- Pottsville Location within Texas Pottsville Location within the United States
- Coordinates: 31°40′24″N 98°19′32″W﻿ / ﻿31.67333°N 98.32556°W
- Country: United States
- State: Texas
- County: Hamilton
- Elevation: 1,322 ft (403 m)
- Time zone: UTC-6 (Central (CST))
- • Summer (DST): UTC-5 (CDT)
- ZIP codes: 76565
- GNIS feature ID: 1344442

= Pottsville, Texas =

Pottsville is an unincorporated community located in western Hamilton County in Central Texas, United States.

==History==
Named for early settler John Potts, who was a shepherd, the community was founded as a dry town in 1872 when Edmund T. Goggin donated land for the townsite. A post office was established in 1879. Pottsville has undergone multiple catastrophes: every business was burned in a 1913 fire, and great damage was done by a 1944 tornado, which killed one person. The local cotton gin closed in 1931. The community had a population of 200 in 1947 and had four businesses. It went up to 312 in the 1980s with three churches, a feed store, a mill, a garage, a store, and a beauty parlor. It remained at 312 in 1990 and went down to 100 in 2000.

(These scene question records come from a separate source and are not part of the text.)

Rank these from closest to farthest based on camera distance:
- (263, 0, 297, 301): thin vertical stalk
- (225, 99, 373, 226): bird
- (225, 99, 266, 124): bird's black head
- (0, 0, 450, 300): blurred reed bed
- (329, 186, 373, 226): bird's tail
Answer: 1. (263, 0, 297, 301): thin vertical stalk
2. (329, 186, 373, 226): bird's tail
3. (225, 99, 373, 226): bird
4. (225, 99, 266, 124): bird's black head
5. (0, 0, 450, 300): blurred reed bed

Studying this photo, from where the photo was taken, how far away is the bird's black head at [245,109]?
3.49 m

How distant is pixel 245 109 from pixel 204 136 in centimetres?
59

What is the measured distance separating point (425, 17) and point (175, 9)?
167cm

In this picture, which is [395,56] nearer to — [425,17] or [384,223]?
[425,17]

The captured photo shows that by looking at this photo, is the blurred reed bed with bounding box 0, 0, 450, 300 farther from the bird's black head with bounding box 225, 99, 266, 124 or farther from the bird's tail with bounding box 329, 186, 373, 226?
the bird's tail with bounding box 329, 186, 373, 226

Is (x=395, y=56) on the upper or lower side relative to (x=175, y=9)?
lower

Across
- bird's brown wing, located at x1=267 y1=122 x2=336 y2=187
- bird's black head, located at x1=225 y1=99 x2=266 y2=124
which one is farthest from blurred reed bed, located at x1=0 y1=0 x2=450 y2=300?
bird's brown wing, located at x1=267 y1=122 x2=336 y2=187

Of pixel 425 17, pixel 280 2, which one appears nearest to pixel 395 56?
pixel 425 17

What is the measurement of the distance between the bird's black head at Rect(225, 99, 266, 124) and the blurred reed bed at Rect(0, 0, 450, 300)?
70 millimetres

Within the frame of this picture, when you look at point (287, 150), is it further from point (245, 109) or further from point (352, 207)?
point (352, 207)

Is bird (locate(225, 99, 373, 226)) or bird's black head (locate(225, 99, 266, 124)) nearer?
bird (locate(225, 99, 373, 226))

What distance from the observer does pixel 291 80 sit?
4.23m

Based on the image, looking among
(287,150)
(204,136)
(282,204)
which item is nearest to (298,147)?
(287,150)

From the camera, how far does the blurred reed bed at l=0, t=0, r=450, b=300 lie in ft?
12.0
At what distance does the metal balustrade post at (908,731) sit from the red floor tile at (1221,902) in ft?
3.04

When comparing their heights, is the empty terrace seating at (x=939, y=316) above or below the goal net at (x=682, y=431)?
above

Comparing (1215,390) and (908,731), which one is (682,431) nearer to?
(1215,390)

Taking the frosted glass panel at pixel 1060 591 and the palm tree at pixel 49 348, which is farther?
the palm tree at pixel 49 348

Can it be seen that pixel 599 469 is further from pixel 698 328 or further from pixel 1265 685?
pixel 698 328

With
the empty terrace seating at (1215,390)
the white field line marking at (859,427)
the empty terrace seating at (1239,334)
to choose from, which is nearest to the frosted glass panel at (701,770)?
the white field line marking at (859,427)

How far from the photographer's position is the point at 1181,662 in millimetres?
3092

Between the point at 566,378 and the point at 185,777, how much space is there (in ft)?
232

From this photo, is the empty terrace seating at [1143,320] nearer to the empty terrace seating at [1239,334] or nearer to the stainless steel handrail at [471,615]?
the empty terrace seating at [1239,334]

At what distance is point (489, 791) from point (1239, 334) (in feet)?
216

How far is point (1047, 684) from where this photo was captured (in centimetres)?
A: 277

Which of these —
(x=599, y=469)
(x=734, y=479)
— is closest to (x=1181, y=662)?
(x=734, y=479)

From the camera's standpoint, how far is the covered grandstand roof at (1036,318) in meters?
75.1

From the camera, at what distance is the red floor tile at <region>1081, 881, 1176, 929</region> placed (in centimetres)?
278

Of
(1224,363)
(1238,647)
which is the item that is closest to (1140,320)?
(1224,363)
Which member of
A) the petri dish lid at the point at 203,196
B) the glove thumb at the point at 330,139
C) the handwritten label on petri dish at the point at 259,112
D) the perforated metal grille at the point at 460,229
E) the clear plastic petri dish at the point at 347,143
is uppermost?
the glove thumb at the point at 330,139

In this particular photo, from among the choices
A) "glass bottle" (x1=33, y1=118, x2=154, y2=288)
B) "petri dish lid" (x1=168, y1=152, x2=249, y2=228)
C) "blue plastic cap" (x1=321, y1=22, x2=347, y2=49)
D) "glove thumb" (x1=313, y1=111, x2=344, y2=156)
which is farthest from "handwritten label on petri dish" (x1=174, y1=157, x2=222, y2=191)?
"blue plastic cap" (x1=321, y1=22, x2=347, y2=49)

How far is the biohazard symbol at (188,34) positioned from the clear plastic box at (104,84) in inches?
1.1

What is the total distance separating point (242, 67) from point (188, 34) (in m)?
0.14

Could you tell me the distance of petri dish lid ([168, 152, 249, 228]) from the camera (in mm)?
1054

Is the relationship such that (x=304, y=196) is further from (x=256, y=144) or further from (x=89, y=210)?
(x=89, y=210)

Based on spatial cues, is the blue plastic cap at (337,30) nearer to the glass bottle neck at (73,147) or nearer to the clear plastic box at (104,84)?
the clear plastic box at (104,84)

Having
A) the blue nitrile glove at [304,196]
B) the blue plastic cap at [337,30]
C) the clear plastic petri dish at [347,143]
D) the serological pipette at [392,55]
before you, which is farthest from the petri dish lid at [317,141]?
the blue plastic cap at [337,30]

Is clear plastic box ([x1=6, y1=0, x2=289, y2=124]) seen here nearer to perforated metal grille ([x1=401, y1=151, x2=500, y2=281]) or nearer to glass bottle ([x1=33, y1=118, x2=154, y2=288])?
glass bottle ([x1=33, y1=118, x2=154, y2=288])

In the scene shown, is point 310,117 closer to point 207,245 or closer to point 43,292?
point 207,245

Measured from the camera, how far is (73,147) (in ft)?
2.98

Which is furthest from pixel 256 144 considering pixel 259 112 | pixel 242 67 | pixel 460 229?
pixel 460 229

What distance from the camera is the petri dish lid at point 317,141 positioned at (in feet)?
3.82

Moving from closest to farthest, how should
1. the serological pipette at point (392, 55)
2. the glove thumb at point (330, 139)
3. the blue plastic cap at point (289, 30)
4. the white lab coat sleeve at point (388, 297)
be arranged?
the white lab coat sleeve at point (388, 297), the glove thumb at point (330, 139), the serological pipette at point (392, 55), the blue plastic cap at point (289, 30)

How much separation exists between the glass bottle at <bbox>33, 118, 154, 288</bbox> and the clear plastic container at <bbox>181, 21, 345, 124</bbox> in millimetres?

Potts' friend, Thomas Jefferson Burks, built a store in the community in 1877. Mail was delivered to the community from Hamilton by a mule-drawn carriage and then by a horse-drawn carriage. The community burned again in 1922.

Although Pottsville is unincorporated, it has a post office, with the ZIP code of 76565; the ZCTA for ZIP Code 76565 had a population of 142 at the 2000 census.

==Geography==
Pottsville lies at the intersection of Fm-218, 221, and 2842 on Cowhouse Creek, 11 mi west of the city of Hamilton, 96 mi southwest of Fort Worth, and 124 mi northwest of Austin in western Hamilton County.

===Climate===
The climate in this area is characterized by relatively high temperatures and evenly distributed precipitation throughout the year. The Köppen Climate System describes the weather as humid subtropical, and uses the abbreviation Cfa.

==Education==
Pottsville is within the Hamilton Independent School District. The Pottsville Independent School District merged into the Hamilton district on July 1, 1989. Its first school was founded in 1876 and remained operational in 1986. It had an elementary and high school during that decade.

==In popular culture==
The Jim Thompson novel Pop. 1280 takes place in a fictional town of Pottsville.